Text provided:

There seems to be an industry wide standard in our greater area for the dive op to ask:
  • for a cert card,
  • when your last dive was,
  • and sometimes they ask how many dives you have performed.

For shore diving or diving that is independent of a dive op, you are free to dive at will with no "papers". Getting a gas fill is usually allowed with a judgement-call from the dive op. They can figure out if you are getting a fill for diving or for paint ball. I have not been asked for a Nitrox card in years.

TBH I think it's also that diving is possibly more common in the US -- you have warm-water holiday locations where people catch the diving bug. That and the litigious culture of ambulance-chasing lawyers, one can see why there's a need for cards. For the UK, diving isn't that common mainly due to the cold and we've the NHS (National Health Service) which will fix you plus the RNLI (lifeboats) and coast guard helicopters to get you to a chamber quickly and for free. Don't even need insurance, except for going abroad.
 
Sounds bad. I Hope you told them with plenty of time to find a new buddy, because most divers (even here in New England) are not trained, equipped, or interested in solo.

Stated exercise A: Translate this sentence from the dive certification text into Spanish: "I have not been asked for a Nitrox card in years."
Stated exercise B: Write a continuation of the dive certification text, picking up after its last sentence.

Listing:
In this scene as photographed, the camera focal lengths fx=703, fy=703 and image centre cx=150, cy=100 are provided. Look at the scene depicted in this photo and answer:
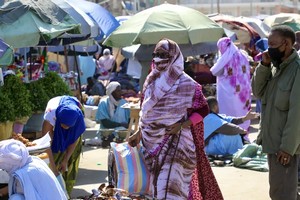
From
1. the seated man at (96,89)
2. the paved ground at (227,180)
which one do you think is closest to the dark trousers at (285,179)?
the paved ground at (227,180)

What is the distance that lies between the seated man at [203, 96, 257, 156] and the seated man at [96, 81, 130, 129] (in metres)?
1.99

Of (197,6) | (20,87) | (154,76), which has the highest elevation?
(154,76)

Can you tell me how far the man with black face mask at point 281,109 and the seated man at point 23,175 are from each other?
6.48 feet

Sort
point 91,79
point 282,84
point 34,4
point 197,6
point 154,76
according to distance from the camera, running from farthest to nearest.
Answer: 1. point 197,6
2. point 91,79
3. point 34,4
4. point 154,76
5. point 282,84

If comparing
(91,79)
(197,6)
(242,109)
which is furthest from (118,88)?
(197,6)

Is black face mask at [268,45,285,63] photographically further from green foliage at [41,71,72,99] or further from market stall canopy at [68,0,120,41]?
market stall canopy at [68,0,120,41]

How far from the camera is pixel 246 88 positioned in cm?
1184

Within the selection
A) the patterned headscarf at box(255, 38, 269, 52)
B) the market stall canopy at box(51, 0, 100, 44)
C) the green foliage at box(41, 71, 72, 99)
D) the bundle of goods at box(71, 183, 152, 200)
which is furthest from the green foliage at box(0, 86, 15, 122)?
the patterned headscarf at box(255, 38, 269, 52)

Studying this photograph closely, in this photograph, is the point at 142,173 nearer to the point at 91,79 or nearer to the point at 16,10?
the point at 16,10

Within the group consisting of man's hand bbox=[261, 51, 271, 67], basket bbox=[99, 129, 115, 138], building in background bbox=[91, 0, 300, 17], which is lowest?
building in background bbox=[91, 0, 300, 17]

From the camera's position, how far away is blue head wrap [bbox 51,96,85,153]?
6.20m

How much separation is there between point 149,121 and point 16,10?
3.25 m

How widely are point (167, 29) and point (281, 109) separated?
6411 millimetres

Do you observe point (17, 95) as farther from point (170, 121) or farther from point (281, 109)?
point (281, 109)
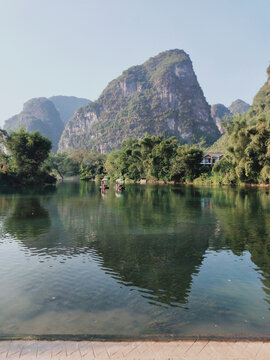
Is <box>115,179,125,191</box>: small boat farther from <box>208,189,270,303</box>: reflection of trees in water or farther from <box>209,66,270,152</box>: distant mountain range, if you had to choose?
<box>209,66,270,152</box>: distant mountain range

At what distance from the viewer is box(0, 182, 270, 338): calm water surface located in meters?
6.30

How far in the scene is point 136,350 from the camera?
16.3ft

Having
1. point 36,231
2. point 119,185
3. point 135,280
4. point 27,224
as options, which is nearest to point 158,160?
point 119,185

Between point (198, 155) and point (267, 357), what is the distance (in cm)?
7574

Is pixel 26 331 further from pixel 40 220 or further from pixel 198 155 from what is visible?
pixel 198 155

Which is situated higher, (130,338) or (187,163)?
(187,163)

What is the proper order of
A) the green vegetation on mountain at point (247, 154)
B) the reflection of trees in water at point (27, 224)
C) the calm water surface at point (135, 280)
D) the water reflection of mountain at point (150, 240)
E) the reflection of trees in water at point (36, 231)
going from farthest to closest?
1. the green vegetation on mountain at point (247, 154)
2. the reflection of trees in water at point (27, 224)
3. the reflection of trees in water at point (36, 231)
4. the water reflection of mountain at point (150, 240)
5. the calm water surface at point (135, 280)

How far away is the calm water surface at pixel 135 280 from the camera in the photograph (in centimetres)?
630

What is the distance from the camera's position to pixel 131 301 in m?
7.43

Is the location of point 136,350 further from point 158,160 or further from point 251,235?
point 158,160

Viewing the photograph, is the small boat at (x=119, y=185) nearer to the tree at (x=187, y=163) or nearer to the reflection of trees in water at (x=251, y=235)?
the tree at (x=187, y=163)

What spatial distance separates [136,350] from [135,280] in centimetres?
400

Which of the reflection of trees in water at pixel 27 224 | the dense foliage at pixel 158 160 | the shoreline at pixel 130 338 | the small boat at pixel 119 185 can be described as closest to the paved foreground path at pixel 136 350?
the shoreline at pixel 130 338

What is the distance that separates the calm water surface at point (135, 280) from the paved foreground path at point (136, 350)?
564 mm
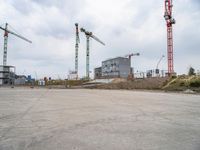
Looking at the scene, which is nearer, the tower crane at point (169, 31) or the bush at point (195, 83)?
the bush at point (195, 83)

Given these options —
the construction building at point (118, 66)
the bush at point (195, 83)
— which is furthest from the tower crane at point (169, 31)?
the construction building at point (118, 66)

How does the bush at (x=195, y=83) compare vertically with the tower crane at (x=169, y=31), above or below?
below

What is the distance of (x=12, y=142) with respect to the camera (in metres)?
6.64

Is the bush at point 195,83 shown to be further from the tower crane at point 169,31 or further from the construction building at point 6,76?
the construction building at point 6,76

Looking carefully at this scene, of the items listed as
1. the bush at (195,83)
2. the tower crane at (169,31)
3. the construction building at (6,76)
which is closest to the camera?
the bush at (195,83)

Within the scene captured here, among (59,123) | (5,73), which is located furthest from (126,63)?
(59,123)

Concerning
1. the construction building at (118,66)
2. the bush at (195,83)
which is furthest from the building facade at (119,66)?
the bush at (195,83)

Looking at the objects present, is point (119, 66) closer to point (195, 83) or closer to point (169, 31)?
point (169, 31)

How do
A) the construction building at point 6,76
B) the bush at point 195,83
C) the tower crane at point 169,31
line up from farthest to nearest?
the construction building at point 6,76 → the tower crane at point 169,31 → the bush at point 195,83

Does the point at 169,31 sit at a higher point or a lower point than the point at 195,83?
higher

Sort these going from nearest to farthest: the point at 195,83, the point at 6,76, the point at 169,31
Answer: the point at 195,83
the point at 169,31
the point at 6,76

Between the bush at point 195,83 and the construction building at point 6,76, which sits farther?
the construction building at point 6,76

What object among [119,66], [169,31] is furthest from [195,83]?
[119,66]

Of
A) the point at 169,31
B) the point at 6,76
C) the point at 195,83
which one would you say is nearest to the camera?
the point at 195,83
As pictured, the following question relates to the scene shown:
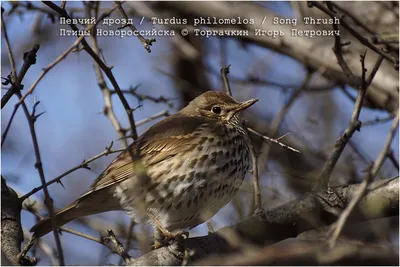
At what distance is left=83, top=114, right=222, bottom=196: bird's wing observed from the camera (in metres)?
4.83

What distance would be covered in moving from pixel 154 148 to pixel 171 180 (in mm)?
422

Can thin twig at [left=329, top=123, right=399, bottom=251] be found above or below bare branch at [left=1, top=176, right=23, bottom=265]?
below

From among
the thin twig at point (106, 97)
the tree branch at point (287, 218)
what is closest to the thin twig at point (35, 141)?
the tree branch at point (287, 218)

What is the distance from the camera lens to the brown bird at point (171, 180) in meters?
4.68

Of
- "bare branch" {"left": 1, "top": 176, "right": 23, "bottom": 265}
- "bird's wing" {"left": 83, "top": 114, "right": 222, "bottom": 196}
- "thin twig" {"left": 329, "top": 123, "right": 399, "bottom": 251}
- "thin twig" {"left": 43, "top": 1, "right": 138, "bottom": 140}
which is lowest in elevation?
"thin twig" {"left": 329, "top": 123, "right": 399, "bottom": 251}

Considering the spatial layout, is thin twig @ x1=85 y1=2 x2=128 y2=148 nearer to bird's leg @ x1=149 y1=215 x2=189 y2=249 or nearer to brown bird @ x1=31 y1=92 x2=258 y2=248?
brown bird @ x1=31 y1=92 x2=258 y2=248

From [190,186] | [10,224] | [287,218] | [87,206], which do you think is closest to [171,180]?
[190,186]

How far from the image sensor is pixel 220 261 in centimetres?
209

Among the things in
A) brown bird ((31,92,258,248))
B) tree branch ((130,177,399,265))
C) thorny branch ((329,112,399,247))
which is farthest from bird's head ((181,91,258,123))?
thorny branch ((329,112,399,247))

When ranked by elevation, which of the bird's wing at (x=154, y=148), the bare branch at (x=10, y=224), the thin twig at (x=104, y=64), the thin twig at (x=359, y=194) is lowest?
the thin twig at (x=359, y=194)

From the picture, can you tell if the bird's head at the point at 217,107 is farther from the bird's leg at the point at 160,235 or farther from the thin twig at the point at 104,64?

Written reply A: No me han pedido una tarjeta de Nitrox en años.

Written reply B:
Question to the hive mind: What are your thoughts on solo diving from a boat without surface support - as in heading out alone and leaving the boat anchored unattended while diving? Seems that some people do it without a second thought while others treat it as incredibly dangerous.
I once dived with a small one-man operation in a remote Caribbean area. The operator got his tanks filled every few days from a club on the other side of the island. Actually, it was not completely one-man, because the operator paid a kid to sit in the small boat when he and the two or three customers would dive on the reef. Getting back into the boat was the hardest part of the dive. One day I was the only customer, so just the two of us headed out, perhaps two miles from shore. When we surfaced, we saw that the boat had drifted away, and was still moving with the breeze away from us, further off shore.

We looked at the boat, then at the distant shore, then at each other. "Can you swim?", he asked. Yes, no problem, I answered. "Well, I can't" he said. We took off our gear, inflated our horse collars making a raft of sorts, and began the long swim back. All in all, it was a glorious day, one I'd happily repeat.
 
All dives are solo dives. With the exception of raw novices, you should never** rely on your buddy's resources to get you to the surface. You must be self reliant and take responsibility for your own safety.


** Exceptions for extreme dives with experienced divers with practiced team skills, e.g. v.deep with team bailout

Nice to say but if that were really what should be agreed to then there wouldn’t be much of a scubaboard membership.
Why? Because people would die? Or diving would be too complicated for beginners?

I have to agree with Wibble. Perhaps he should have bolded the word "rely" as well.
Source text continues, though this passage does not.